NVIDIA has a long tradition of supporting every CPU architecture, so we’re proud to see Arm prove its AI prowess in a peer-reviewed industry benchmark.
“Arm, as a founding member of MLCommons, is committed to the process of creating standards and benchmarks to better address challenges and inspire innovation in the accelerated computing industry,” said David Lecomber, a senior director of HPC and tools at Arm.
“The latest inference results demonstrate the readiness of Arm-based systems powered by Arm-based CPUs and NVIDIA GPUs for tackling a broad array of AI workloads in the data center,” he added.
Partners Show Their AI Powers
NVIDIA’s AI technology is backed by a large and growing ecosystem.
Seven OEMs submitted a total of 22 GPU-accelerated platforms in the latest benchmarks.
Most of these server models are NVIDIA-Certified, validated for running a diverse range of accelerated workloads. And many of them support NVIDIA AI Enterprise, software officially released last month.
Our partners participating in this round included Dell Technologies, Fujitsu, Hewlett Packard Enterprise, Inspur, Lenovo, Nettrix and Supermicro as well as cloud-service provider Alibaba.
The Power of Software
A key ingredient of NVIDIA’s AI success across all use cases is our full software stack.
For inference, that includes pre-trained AI models for a wide variety of use cases. The NVIDIA TAO Toolkit customizes those models for specific applications using transfer learning.
Our NVIDIA TensorRT software optimizes AI models so they make best use of memory and run faster. We routinely use it for MLPerf tests, and it’s available for both x86 and Arm-based systems.
We also employed our NVIDIA Triton Inference Server software and Multi-Instance GPU (MIG) capability in these benchmarks. They deliver for all developers the kind of performance that usually requires expert coders.

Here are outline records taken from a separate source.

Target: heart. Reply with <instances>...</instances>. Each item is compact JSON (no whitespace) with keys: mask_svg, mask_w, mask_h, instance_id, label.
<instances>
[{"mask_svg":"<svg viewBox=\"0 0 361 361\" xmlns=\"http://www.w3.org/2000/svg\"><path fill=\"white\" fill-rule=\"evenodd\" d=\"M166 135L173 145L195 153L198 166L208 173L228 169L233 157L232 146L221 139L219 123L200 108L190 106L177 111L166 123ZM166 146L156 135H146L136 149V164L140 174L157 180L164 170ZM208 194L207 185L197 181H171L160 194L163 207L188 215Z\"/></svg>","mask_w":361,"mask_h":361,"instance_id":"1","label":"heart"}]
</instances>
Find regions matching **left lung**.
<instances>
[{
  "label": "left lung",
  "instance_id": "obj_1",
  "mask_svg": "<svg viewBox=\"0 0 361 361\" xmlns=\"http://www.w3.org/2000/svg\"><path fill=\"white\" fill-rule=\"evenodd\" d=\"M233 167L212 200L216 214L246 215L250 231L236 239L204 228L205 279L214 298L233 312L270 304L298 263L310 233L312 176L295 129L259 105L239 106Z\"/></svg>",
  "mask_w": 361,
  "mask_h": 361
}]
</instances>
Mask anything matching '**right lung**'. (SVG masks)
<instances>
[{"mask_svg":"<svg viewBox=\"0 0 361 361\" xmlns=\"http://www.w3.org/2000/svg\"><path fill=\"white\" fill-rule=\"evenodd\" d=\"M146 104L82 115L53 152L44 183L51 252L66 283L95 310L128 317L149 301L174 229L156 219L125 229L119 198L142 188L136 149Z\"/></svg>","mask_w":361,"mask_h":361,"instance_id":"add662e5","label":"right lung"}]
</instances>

Thanks to continuous improvements in this software stack, NVIDIA achieved gains up to 20 percent in performance and 15 percent in energy efficiency from previous MLPerf inference benchmarks just four months ago.
All the software we used in the latest tests is available from the MLPerf repository, so anyone can reproduce our benchmark results. We continually add this code into our deep learning frameworks and containers available on NGC, our software hub for GPU applications.
It’s part of a full-stack AI offering, supporting every major processor architecture, proven in the latest industry benchmarks and available to tackle real AI jobs today.